Même si elle est éprouvante, il faut lire cette enquête inédite de Sarah T. Roberts, fruit de huit ans de recherches. Car des États-Unis aux Philippines, elle a étudié la face cachée des entreprises du Web que ces dernières taisent volontiers : le travail invisible de milliers de « modérateurs » chargés de purger les réseaux sociaux et les sites d’images abjectes ou de commentaires haineux. Au travers d’entretiens, elle y décrit un système fait de sous-traitance en cascade à l’échelle mondiale, de prestataires au Canada jusqu’aux centres d’appels en Asie ayant développé une activité de modération de contenus. Dans cette sale usine du monde, « on peut trouver une équipe de prestataires en interne au siège, engagés et payés par une société de services. Cette équipe peut à son tour travailler avec des centres d’appels qui ont des entités de modération dans le monde entier », ou faire appel à des « microtravailleurs face à un afflux massif de contenus » explique-t-elle. Les Gafa « développent à escient des stratégies hybrides », une externalisation qui permet de réduire les coûts et « n’engagent pas leur responsabilité » face à ce que vivent les modérateurs, dénonce la chercheuse en sciences de l’information.

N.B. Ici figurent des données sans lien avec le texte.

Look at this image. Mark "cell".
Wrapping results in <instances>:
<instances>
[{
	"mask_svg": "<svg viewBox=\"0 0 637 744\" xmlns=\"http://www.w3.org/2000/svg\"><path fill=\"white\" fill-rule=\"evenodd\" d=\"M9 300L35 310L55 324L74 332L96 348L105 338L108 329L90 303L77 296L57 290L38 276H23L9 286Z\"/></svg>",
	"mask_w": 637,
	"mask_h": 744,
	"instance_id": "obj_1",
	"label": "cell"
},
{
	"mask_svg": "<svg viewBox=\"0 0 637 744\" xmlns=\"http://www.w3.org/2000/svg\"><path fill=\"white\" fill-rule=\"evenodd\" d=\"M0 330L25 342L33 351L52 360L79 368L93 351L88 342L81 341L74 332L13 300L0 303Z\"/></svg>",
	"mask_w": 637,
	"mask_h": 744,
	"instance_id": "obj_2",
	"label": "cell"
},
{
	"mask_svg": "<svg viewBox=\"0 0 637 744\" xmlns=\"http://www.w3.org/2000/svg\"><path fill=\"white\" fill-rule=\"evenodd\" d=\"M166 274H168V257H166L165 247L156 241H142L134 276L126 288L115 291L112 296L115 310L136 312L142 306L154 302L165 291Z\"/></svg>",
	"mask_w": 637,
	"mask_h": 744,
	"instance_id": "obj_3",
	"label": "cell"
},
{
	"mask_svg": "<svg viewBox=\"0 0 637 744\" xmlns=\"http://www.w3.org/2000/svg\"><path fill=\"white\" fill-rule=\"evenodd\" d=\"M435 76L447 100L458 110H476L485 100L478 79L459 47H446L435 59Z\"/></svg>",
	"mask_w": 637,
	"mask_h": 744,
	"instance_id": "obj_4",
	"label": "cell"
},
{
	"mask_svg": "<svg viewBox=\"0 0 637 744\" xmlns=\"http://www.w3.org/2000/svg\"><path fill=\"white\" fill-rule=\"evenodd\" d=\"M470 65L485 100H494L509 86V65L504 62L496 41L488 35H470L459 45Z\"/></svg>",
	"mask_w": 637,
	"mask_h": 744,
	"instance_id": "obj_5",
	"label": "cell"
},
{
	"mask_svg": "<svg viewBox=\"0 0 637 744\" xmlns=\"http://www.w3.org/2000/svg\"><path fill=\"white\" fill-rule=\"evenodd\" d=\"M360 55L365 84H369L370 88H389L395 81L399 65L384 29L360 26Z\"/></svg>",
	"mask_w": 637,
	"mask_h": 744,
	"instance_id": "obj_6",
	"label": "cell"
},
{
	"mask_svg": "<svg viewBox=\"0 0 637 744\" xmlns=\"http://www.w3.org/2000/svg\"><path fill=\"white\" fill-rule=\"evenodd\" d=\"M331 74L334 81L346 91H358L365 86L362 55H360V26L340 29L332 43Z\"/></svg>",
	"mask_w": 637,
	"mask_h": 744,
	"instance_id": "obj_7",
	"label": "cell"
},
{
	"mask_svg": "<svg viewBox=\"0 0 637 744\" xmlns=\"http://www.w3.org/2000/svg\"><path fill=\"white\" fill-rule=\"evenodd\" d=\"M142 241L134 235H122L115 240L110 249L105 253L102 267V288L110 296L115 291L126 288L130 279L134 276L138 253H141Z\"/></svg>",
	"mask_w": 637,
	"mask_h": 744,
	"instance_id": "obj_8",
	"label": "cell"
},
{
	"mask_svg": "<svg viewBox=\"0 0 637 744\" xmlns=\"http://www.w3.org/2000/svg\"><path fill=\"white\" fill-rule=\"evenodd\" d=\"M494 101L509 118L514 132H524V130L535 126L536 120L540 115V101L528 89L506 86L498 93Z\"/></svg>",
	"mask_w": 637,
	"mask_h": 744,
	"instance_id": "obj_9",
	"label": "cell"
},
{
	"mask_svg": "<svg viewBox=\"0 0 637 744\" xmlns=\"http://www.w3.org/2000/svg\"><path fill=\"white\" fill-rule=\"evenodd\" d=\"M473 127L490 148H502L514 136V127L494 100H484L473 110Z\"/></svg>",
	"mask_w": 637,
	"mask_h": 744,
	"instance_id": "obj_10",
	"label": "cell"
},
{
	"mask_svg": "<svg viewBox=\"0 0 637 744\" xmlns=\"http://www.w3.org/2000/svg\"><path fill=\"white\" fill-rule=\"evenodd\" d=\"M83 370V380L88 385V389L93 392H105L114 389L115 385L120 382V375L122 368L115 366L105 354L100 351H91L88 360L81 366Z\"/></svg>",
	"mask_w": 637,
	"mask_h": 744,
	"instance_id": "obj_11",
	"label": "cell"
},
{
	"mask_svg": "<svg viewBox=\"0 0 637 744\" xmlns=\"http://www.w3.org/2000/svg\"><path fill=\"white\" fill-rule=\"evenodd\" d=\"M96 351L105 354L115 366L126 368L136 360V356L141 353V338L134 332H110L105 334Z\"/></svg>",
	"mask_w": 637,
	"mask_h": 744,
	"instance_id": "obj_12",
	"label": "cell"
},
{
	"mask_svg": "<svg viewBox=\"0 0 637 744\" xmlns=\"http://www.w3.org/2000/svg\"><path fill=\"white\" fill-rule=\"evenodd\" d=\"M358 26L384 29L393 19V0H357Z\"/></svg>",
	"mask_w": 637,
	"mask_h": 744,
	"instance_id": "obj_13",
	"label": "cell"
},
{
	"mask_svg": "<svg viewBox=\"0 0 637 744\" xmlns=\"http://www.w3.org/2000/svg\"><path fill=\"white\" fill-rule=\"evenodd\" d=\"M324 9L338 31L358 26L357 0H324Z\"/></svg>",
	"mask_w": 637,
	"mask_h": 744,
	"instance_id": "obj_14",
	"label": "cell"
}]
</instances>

Des risques de traumatismes

De l’Iowa à Manille, son enquête montre les dures conditions des « nettoyeurs » du Web, souvent des jeunes diplômés, employés par des prestataires en CDD, travaillant en agence ou chez eux pour des rémunérations parfois proches du Smic. « La valse des employés est légion », souligne-t-elle. Une façon d’éviter « que ces travailleurs s’organisent pour obtenir de meilleures conditions de travail » au dire d’un employé. Mais aussi « d’exonérer » les géants du web des risques sur leur santé mentale, à force de visionner des vidéos insoutenables de violence. Sur ce point, le chapitre sur la modération dans la Silicon Valley est terrifiant : au travers des récits d’ex-employés prestataires d’un fleuron mondial (baptisé « Mediatech »), la chercheuse montre l’atrocité à laquelle ces jeunes sont exposés (guerre, pornographie, violence sur enfants). Un danger qu’ils nient en partie, se réfugiant dans les blagues, mais qui affecte leur vie : « Les films d’horreur n’ont plus aucun effet sur moi. Cela cause des dommages irréparables », confie un modérateur. Si ce client célèbre a fini par proposer des visites chez un psychologue, Sarah T.Roberts y voit de simples « boucliers », alors que ces traumatismes peuvent se manifester « longtemps après leur contrat ». Cette enquête fouillée fera date. La chercheuse sonne l’alerte : il est temps d’en finir avec cette sous-traitance voulue par les Gafa. Et de légiférer pour encadrer les conditions de travail de ces milliers d’employés « confrontés aux pires facettes de l’humanité ». Car selon elle, l’armée de ces nettoyeurs du web va augmenter : l’intelligence artificielle, malgré certains progrès, « reste un vœu pieux » pour purger les réseaux.

« Derrière les écrans ».

Sarah T. Roberts, Éd. La découverte, 264 pages, 22 euros.